Bankapura Peacock Sanctuary is a wildlife sanctuary inside the Bankapura Fort in Haveri District, Karnataka, India.
==Habitat==
Fodder grown exclusively for Khilari bulls in the area has become an ideal peafowl habitat. The moat is about 36 km long, 10–15 metres wide and 7–8 metres deep. The banks of the moat are covered with Acacia, Neem and Ficus plants. Crops like maize and jowar grown regularly for cattle are delicacies of the peafowl. The navilu pakshidhama in Bankapur is only the second sanctuary in the country that is exclusively engaged in the conservation and breeding of peacocks.
==History and location==
Understanding the great presence of peacocks in the region, the Government of India declared Bankapura as a peacock sanctuary on June 9, 2006. This sanctuary is situated on 139 acres of land which has the remains of the historic Bankapura Fort. The high mound and deep trenches of the land have provided a perfect home for these birds.
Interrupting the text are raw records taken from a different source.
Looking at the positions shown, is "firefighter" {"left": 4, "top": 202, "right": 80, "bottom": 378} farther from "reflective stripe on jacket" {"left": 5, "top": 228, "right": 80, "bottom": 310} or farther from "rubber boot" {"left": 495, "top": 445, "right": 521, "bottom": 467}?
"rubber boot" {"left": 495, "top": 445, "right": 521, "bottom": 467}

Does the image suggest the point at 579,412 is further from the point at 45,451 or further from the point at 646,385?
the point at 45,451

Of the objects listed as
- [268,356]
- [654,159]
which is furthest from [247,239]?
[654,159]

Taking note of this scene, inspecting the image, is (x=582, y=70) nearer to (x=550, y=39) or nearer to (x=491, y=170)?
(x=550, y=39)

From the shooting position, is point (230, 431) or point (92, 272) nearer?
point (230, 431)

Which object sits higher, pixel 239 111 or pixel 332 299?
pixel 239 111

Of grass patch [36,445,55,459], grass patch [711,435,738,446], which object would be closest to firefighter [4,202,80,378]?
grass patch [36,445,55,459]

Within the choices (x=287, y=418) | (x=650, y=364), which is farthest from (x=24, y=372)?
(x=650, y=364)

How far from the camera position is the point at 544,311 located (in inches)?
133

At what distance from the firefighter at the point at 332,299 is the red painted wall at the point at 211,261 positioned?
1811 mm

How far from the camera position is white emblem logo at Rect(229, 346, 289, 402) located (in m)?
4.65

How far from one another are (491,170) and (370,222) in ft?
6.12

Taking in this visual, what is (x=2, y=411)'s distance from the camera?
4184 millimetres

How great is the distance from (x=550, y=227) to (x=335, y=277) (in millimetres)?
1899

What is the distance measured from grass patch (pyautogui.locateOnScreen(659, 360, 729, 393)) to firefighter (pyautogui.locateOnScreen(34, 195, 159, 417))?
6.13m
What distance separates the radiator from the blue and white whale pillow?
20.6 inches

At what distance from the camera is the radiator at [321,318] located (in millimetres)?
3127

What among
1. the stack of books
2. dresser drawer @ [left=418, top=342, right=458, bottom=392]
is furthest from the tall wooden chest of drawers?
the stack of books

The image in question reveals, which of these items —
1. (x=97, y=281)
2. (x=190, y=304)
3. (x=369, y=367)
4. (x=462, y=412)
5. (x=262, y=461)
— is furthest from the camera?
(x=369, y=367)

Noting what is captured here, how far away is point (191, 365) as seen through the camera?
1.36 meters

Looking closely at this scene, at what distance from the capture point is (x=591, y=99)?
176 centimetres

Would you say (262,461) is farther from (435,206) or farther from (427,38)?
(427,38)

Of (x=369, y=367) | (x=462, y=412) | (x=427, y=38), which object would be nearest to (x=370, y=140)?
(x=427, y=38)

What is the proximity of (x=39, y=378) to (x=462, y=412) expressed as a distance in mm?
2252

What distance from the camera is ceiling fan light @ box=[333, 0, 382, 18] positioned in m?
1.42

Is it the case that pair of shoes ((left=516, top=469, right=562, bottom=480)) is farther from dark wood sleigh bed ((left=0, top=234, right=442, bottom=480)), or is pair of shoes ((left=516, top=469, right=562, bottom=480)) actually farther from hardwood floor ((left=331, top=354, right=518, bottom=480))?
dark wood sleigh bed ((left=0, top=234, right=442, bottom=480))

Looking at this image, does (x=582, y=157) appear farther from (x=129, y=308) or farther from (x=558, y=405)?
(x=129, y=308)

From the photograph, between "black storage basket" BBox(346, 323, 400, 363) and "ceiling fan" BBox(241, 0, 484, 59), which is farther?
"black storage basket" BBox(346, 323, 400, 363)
The sanctuary is located on the cattle breeding farm which was set up in 1919 after the First World War. The farm is located in 90 acre, out of the total 139 acre of the sanctuary.
==Number of peacocks==
According to a rough estimate, there are more than 1,000 peacocks and peahen in the sanctuary. Also, minimal human intervention has helped in the breeding of these birds. They walk on the 4 km mound and also perch on green trees. The officials of the Department of Veterinary Sciences have shown great interest in the conservation of these birds, making it easy for the Forest Department to carry on with their job.
==Other birds in the Sanctuary==
Bankpura Fort is home for not only for peafowl, but also a number of other birds like eagle-owl, babbler, magpie, robin, Asian green bee-eater, nightjar, spotted myna, paradise flycatcher, Indian robin, spotted dove, parakeets, kingfisher, grey hornbill, blue tailed bee eater, black winged kite, tailor bird etc.